**Exercise instructions**. In the rows below, how many lines contain the word "above", counting a match only when its letter case is identical? Reply with the number alone.

**Data supplied**.
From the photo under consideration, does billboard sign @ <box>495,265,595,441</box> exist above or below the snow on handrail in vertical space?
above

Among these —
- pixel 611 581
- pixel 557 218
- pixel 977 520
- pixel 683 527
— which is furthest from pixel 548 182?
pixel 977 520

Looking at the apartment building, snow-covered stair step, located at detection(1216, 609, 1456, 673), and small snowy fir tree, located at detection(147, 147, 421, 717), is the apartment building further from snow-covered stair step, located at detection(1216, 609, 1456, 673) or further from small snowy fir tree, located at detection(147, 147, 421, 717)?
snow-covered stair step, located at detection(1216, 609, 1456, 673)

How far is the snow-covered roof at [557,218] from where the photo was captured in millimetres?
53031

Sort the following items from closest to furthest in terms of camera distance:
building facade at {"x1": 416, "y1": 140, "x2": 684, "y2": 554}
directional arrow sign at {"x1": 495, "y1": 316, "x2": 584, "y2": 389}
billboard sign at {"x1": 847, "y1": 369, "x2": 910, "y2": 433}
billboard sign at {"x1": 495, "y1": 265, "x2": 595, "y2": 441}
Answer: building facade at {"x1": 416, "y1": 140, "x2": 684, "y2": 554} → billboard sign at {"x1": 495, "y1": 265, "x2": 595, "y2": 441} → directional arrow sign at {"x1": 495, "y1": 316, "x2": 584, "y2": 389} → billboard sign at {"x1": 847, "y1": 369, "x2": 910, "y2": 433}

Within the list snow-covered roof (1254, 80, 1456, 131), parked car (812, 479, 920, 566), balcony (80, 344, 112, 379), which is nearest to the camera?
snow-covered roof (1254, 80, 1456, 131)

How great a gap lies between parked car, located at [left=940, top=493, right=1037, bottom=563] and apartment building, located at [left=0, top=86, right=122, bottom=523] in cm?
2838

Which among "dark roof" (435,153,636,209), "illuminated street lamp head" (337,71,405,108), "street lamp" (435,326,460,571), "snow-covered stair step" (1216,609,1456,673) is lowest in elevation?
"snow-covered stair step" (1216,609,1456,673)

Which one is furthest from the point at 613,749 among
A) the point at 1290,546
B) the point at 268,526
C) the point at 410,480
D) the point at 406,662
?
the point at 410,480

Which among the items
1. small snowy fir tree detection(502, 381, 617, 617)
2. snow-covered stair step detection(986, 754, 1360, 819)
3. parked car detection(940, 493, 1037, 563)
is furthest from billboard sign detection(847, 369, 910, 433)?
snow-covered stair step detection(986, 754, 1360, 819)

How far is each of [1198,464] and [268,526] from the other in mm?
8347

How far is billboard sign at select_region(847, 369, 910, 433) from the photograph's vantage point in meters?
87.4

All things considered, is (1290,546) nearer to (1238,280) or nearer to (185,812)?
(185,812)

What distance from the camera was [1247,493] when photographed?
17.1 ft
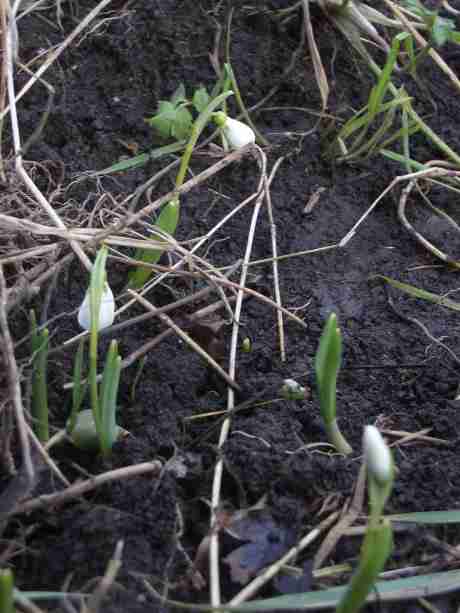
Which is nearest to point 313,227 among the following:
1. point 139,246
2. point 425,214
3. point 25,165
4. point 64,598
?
point 425,214

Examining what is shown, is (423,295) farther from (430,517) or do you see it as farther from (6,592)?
(6,592)

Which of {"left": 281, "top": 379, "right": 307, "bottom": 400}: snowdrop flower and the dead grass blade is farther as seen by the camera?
the dead grass blade

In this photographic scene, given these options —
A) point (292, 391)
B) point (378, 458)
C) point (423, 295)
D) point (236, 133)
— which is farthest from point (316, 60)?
point (378, 458)

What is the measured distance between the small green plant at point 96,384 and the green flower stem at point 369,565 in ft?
1.33

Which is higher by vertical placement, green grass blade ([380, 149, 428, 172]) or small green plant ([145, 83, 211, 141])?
small green plant ([145, 83, 211, 141])

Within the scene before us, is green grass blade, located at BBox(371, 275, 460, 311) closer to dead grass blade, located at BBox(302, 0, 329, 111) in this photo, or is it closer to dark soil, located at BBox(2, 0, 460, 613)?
dark soil, located at BBox(2, 0, 460, 613)

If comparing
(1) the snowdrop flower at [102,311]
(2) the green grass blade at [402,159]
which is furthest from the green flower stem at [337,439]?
(2) the green grass blade at [402,159]

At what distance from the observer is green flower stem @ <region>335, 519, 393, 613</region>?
0.86 m

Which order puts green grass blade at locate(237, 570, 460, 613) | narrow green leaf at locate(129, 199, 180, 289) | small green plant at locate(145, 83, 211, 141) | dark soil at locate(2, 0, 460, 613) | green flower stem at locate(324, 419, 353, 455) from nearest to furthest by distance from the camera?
1. green grass blade at locate(237, 570, 460, 613)
2. dark soil at locate(2, 0, 460, 613)
3. green flower stem at locate(324, 419, 353, 455)
4. narrow green leaf at locate(129, 199, 180, 289)
5. small green plant at locate(145, 83, 211, 141)

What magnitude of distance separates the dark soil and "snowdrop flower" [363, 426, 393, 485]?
25 cm

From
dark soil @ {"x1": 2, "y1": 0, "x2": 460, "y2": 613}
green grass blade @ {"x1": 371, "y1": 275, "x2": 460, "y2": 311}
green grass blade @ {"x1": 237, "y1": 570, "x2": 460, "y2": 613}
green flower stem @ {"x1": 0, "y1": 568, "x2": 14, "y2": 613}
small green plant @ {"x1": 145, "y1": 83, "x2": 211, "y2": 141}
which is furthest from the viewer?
small green plant @ {"x1": 145, "y1": 83, "x2": 211, "y2": 141}

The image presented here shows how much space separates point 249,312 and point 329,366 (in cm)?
41

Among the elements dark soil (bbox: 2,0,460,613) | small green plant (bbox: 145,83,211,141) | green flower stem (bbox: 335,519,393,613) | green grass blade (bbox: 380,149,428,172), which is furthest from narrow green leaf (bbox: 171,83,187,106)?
green flower stem (bbox: 335,519,393,613)

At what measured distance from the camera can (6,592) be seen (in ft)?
2.84
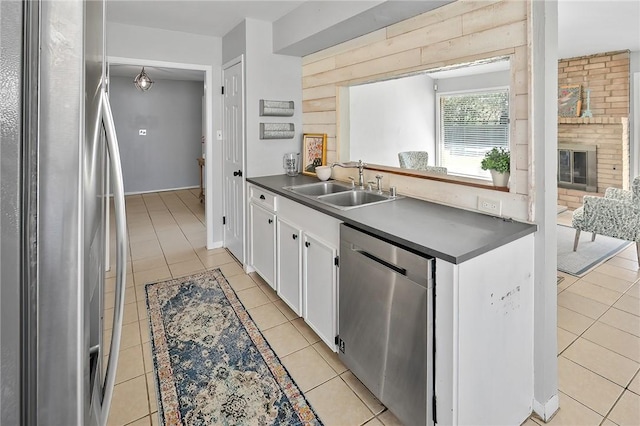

**Result of this exercise**. 2